Scene question records
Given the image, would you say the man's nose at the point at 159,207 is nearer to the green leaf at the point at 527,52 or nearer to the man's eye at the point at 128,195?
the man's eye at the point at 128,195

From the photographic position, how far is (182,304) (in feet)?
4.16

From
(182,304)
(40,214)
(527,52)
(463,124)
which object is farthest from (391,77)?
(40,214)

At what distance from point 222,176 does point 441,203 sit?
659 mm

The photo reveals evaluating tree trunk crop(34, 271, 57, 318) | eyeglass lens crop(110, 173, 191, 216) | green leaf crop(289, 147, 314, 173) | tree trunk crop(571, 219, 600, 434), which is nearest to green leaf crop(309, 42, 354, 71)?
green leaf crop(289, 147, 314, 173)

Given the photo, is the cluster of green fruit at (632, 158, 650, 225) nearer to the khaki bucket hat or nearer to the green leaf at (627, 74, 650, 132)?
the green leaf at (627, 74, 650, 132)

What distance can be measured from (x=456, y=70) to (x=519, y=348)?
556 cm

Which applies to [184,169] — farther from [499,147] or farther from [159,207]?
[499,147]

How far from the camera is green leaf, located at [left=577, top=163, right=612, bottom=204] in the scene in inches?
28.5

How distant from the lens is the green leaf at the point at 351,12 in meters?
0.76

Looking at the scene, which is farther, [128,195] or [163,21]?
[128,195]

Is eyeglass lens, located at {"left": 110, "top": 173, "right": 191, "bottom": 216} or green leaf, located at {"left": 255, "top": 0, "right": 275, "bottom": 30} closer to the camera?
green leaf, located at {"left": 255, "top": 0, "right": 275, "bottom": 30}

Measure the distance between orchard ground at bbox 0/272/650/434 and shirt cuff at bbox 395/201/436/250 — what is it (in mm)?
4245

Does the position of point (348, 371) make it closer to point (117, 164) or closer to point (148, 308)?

## Task goal:
Return every line in the rows above that contains the string "lens". Case counts.

## Written solution:
The photo reveals evaluating tree trunk crop(34, 271, 57, 318) | eyeglass lens crop(110, 173, 191, 216) | green leaf crop(289, 147, 314, 173) | tree trunk crop(571, 219, 600, 434), which is nearest to green leaf crop(309, 42, 354, 71)?
How distant from the lens is the green leaf at the point at 351,12 in meters?
Is eyeglass lens, located at {"left": 110, "top": 173, "right": 191, "bottom": 216} or green leaf, located at {"left": 255, "top": 0, "right": 275, "bottom": 30} closer to the camera?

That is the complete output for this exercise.